XVIII. Прощание с Ливингстоном
Ливингстон обедал рано, и Гент, возвратясь, застал стол накрытым, а доктора — задумчиво прогуливавшимся перед террасой.
Ливингстон сказал:
— Хорошо, что вернулись: обед готов. Я все ходил и думал о ваших больших планах, мистер Гент! В самом деле, не виновато ли европейское общество в том, что путешественники в большинстве случаев до сих пор считаются как бы обреченными; что исследование пустынь Гоби, Сахары или Огненной Земли требует множества человеческих жертв; что бессовестные путешественники лгут, выдавая за факты смехотворные измышления или теории, не подкрепленные доказательствами очевидности? Правда, если бы один миллиард в год употреблялся исключительно на путешествия с научной целью, мы давно уже знали бы о земном шаре все, не исключая обоих полюсов. Мы заслужили право не быть мучениками, ведь все страны так или иначе заинтересованы в открытиях. Да, чем больше я думаю о возможностях, любезно открываемых вами, тем более сочувствую, восхищаюсь ими и, как только покончу с Нилом, войду с вами в прочное соглашение.
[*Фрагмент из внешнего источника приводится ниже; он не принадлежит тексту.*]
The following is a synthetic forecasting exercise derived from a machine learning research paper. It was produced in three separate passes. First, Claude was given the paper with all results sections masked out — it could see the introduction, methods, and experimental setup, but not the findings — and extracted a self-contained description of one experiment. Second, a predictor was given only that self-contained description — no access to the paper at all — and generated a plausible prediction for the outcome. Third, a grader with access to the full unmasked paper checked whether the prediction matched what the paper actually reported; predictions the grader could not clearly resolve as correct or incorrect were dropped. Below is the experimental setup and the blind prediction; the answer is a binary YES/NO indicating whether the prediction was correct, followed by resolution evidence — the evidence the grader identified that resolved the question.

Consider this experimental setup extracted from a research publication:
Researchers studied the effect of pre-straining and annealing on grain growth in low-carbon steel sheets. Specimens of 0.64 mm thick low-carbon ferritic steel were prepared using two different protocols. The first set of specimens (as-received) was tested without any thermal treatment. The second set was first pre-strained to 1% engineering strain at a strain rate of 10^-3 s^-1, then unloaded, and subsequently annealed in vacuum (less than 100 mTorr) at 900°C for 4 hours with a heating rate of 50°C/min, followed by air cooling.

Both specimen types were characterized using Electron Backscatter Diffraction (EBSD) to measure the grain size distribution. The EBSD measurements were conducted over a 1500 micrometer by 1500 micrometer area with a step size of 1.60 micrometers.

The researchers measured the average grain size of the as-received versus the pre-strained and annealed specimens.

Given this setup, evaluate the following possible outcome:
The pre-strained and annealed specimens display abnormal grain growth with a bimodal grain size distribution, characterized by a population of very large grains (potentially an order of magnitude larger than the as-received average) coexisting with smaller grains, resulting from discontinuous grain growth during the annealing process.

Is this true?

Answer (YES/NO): NO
После обеда доктор и Гент отправились по Уиджиджи наблюдать нравы и осматривать поселение. Они прошли на рынок, где вокруг столов и корзин с товарами сидели под большими зонтиками продавцы — негры племени Ваджиджи, арабы и баниане, негры восточного берега. Здесь Гент увидел рыб Танганайки: сомов, салару, — толстую, мясистую рыбу, напоминающую видом и вкусом сазана; «чай», похожую на леща, с зеленой спиной и белым брюхом; «мвуро» — почти четырехугольной формы, с ужасно колючими плавниками; две породы голых, бесчешуйных рыб, красивых и пестрых: окуней и угрей.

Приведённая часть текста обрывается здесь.